The variances of z1 and z2 are 131.5 and 18.14 respectively. The first principal
component, z1, accounts for 88% of the total variance. Since it captures most of the
variability in the data, it seems reasonable to use one variable, the first principal score, to
represent the two variables in the original data.
Example 2: Characteristics of Wine
The data in Table 2 gives measurements on 13 characteristics of 60 different wines from
a region. Let us see how principal component analysis would enable us to reduce the
number of dimensions in the data.
Table 2
The output from running a principal components analysis on this data is shown in Output1 below.

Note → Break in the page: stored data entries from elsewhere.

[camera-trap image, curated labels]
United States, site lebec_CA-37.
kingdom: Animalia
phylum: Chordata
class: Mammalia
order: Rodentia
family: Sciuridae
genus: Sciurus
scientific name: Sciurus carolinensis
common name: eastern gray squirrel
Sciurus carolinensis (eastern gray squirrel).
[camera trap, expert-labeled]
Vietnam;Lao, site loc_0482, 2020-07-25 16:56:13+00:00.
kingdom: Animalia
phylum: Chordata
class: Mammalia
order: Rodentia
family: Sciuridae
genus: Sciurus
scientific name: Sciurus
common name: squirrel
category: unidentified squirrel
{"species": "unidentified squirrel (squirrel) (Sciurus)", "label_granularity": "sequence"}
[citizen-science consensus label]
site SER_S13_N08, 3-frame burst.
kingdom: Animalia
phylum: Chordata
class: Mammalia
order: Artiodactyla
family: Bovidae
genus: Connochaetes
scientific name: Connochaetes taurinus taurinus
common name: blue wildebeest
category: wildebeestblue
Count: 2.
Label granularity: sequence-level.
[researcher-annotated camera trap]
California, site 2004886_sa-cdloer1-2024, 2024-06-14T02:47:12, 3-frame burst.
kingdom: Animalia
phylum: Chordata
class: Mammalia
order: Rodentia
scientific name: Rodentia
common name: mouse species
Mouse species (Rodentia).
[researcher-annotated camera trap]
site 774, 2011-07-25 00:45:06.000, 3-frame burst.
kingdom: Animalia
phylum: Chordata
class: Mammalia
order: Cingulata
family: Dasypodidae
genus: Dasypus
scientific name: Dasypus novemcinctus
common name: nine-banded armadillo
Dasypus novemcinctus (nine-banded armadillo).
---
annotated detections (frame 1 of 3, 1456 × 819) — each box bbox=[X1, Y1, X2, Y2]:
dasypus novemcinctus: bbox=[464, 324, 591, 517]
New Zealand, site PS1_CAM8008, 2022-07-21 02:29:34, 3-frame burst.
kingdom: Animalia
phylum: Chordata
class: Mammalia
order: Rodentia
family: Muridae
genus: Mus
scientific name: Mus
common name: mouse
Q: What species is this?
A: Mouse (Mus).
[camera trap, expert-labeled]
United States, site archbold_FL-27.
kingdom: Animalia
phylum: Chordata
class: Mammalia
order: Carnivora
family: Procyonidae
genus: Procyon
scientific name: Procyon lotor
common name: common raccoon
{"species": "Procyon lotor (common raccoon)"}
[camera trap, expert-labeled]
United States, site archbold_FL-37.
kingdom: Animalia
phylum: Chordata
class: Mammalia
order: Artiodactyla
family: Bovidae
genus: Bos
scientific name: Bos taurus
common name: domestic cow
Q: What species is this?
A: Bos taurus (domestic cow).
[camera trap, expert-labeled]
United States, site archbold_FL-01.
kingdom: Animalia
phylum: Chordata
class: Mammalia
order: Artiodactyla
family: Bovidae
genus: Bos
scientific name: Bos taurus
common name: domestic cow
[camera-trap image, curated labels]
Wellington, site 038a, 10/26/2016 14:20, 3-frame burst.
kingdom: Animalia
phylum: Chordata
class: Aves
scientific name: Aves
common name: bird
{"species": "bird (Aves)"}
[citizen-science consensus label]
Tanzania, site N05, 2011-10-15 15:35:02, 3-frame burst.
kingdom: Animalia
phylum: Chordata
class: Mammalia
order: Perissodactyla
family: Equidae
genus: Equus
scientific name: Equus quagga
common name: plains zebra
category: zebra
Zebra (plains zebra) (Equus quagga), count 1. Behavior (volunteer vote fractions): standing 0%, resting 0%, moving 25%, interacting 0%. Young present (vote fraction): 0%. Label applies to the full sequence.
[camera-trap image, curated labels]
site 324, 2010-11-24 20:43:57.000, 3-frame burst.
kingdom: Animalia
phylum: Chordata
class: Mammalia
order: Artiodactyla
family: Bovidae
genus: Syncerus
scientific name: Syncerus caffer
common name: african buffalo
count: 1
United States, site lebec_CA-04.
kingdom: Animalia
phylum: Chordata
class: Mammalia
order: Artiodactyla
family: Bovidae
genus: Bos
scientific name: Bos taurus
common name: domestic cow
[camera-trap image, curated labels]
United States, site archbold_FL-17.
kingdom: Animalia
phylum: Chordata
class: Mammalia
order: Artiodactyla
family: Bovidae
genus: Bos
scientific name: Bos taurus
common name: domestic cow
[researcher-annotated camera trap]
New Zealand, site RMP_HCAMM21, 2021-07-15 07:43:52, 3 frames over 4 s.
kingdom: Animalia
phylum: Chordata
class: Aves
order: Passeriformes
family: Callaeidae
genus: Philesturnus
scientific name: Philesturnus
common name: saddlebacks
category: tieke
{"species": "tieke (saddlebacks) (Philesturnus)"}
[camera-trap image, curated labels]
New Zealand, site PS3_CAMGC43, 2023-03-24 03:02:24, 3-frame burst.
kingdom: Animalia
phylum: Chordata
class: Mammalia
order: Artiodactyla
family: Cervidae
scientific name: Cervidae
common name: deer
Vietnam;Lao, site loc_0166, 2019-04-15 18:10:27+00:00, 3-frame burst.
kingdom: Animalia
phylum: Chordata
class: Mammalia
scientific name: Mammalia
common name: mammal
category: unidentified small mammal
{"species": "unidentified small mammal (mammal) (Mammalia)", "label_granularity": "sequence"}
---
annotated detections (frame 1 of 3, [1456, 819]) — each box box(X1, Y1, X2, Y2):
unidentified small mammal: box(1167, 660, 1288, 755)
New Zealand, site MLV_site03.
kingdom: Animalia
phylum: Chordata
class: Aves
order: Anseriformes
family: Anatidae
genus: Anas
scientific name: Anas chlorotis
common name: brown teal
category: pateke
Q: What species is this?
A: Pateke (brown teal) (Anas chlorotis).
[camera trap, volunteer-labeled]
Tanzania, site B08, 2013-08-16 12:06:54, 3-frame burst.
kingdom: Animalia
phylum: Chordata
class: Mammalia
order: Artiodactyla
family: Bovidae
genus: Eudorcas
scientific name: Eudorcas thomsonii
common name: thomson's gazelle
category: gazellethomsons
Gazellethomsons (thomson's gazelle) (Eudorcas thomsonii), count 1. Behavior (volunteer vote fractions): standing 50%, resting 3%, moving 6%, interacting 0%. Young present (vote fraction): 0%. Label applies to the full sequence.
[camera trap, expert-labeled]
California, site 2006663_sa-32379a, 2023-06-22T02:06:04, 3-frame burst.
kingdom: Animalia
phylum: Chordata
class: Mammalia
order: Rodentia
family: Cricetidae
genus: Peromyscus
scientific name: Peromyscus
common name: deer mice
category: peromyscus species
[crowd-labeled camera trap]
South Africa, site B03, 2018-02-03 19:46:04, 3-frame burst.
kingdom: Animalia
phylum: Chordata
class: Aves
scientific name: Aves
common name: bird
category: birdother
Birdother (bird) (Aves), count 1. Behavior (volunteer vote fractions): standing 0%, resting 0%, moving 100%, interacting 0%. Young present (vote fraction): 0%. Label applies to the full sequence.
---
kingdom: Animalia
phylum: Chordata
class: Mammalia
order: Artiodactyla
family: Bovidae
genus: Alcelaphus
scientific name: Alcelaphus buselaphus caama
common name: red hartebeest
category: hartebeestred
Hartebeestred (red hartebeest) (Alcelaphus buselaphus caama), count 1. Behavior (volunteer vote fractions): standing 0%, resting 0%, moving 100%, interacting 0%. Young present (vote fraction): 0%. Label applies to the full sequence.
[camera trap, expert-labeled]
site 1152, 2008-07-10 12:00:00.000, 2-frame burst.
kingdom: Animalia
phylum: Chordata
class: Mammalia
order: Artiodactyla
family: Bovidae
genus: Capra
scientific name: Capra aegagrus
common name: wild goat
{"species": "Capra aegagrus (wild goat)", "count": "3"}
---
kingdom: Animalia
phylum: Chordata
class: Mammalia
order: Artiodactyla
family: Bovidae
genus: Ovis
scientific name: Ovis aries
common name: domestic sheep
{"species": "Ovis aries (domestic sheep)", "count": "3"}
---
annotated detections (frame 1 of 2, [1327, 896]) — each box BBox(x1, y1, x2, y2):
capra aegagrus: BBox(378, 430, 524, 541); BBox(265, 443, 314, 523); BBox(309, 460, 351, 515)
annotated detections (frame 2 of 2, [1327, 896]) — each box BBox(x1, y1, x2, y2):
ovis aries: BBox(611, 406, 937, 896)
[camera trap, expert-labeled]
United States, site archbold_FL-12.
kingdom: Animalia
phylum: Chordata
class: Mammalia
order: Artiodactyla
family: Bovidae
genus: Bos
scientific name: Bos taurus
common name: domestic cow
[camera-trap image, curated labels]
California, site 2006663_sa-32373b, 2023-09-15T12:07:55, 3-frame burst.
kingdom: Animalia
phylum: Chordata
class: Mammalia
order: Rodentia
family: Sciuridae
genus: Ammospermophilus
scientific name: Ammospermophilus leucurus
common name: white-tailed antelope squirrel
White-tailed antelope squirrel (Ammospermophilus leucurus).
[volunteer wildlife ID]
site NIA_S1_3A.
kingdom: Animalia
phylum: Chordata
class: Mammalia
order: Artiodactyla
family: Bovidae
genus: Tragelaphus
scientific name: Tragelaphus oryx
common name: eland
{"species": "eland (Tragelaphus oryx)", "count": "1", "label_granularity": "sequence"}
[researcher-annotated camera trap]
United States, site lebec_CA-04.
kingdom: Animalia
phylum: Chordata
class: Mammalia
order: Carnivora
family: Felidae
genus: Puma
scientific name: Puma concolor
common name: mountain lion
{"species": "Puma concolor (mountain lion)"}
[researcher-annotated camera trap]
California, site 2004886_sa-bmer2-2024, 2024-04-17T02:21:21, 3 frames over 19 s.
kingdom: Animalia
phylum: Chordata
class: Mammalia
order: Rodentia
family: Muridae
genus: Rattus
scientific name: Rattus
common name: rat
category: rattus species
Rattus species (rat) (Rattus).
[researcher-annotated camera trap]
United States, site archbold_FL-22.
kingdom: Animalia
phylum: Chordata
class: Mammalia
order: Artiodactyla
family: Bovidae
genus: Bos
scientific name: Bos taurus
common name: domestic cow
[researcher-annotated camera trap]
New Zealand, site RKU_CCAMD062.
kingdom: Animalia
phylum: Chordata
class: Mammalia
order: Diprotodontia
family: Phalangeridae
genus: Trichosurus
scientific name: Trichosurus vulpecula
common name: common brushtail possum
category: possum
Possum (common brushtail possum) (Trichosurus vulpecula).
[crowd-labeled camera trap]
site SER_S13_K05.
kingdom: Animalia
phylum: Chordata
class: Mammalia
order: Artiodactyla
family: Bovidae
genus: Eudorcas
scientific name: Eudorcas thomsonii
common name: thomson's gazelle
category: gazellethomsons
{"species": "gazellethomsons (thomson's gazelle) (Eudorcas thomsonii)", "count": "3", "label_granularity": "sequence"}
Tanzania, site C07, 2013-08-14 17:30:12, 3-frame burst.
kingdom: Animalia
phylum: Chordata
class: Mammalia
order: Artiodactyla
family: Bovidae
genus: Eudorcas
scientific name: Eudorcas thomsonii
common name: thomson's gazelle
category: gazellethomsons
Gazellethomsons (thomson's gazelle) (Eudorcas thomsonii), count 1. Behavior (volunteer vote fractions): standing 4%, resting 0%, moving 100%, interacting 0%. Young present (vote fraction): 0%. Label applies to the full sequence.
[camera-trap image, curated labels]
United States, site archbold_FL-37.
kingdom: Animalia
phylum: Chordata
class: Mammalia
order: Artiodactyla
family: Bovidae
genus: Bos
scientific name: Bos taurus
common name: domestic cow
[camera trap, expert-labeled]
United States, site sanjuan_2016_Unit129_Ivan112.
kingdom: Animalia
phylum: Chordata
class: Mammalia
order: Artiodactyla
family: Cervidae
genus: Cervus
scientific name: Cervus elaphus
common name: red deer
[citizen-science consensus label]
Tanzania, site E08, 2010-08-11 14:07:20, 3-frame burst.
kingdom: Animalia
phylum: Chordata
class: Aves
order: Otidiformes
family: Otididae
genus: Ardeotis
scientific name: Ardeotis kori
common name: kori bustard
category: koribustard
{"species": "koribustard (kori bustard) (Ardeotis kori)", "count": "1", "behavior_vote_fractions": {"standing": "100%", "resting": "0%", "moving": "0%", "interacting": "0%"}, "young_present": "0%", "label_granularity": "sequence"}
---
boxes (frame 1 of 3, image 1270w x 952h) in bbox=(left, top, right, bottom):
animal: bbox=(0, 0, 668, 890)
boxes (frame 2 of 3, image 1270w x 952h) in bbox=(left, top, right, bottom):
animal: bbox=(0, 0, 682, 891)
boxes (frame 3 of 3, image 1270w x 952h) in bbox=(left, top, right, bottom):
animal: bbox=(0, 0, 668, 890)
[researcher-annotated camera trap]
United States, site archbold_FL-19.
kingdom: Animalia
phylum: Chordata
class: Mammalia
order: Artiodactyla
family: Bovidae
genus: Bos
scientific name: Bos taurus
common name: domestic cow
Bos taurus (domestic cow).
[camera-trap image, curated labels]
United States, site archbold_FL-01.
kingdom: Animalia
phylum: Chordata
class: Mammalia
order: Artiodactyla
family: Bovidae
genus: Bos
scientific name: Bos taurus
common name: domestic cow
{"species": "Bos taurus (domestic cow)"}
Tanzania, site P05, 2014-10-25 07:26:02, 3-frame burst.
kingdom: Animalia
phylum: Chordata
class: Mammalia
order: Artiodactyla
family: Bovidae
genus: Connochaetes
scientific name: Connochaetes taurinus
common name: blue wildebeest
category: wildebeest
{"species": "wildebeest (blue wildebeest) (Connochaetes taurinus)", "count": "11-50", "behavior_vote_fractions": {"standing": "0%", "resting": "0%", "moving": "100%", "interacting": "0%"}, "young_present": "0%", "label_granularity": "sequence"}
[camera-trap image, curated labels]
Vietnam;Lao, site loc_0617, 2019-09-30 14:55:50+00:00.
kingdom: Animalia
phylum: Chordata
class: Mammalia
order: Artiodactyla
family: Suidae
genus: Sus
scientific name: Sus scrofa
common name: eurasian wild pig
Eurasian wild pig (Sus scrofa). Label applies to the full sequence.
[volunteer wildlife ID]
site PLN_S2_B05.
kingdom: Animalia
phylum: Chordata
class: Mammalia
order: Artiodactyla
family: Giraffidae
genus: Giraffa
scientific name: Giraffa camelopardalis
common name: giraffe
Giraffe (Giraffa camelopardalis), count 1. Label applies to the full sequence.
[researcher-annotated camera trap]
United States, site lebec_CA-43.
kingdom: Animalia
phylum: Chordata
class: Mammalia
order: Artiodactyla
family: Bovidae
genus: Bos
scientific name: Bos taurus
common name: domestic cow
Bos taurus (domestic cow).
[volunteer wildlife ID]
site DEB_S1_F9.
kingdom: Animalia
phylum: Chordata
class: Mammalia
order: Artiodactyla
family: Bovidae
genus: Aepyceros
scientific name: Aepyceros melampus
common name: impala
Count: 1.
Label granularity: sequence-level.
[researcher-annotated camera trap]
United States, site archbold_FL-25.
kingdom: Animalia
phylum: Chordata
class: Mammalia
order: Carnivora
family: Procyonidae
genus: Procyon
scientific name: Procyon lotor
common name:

The rows of Output1 are in the same order as the columns of Table 1 so that for example row 1 for each principal component gives the weight for alchohol and row 13 gives the weight for proline.
Notice that the first five components account for more than 80% of the total variation associated with all 13 of the original variables. This suggests that we can capture most of the variability in the data with less than half the number of original dimensions in the data. A further advantage of the principal components compared to the original data is that it they are uncorrelated (correlation coefficient = 0). If we construct regression models using these principal components as independent variables we will not encounter problems of multicollinearity. The principal components shown in Output 1 were computed after after replacing each original variable by a standardized version of the variable that has unit variance. This is easily accomplished by dividing each variable by its standard deviation. The effect of this standardization is to give all variables equal importance in terms of the variability. The question of when to standardize has to be answered using information of the nature of the data. When the units of measurement are common for the variables as for example dollars
it would generally be desirable not to rescale the data for unit variance. If the variables
are measured in quite differing units so that it is unclear how to compare the variability of
different variables, it is advisable to scale for unit variance, so that changes in units of
measurement do not change the principal component weights. In the rare situations where
we can give relative weights to variables we would multiply the unit scaled variables by
these weights before doing the principal components analysis.
Example2 (continued)
Rescaling variables in the wine data is a important due to the heterogenous nature of the
variables. The first five principal components computed on ther raw unscaled data are
shown in Table 3. Notice that the variable Proline is the first principal component and it
explains almost all the variance in the data. This is because its standard deviation is 351
compared to the next largest standard deviation of 15 for the variable Magnesium. The
second principal component is Magnesium. The standard deviations of all the other
variables are about 1% (or less) than that of Proline.
The principal components analysis without scaling is trivial for this data set, The first
four components are the four variables with the largest variances in the data and account
for almost 100% of the total variance in the data.
Principal Components and Orthogonal Least Squares The weights computed by principal components analysis have an interesting alternate interpretation. Suppose that we wanted to compute fit a linear surface (a straight line for 2-dimensions and a plane for 3-dimensions) to the data points where the objective was to minimize the sum of squared errors measured by the squared orthogonal distances (squared lengths of perpendiculars) from the points to the fitted linear surface. The
weights of the first principal component would define the best linear surface that minimizes this sum. The variance of the first principal component expressed as a percentage of the total variation in the data would be the portion of the variability explained by the fit in a manner analogous to R2 in multiple linear regression. This property can be exploited to find nonlinear structure in high dimensional data by considering perpendicular projections on non-linear surfaces (Hastie and Stuetzle 1989).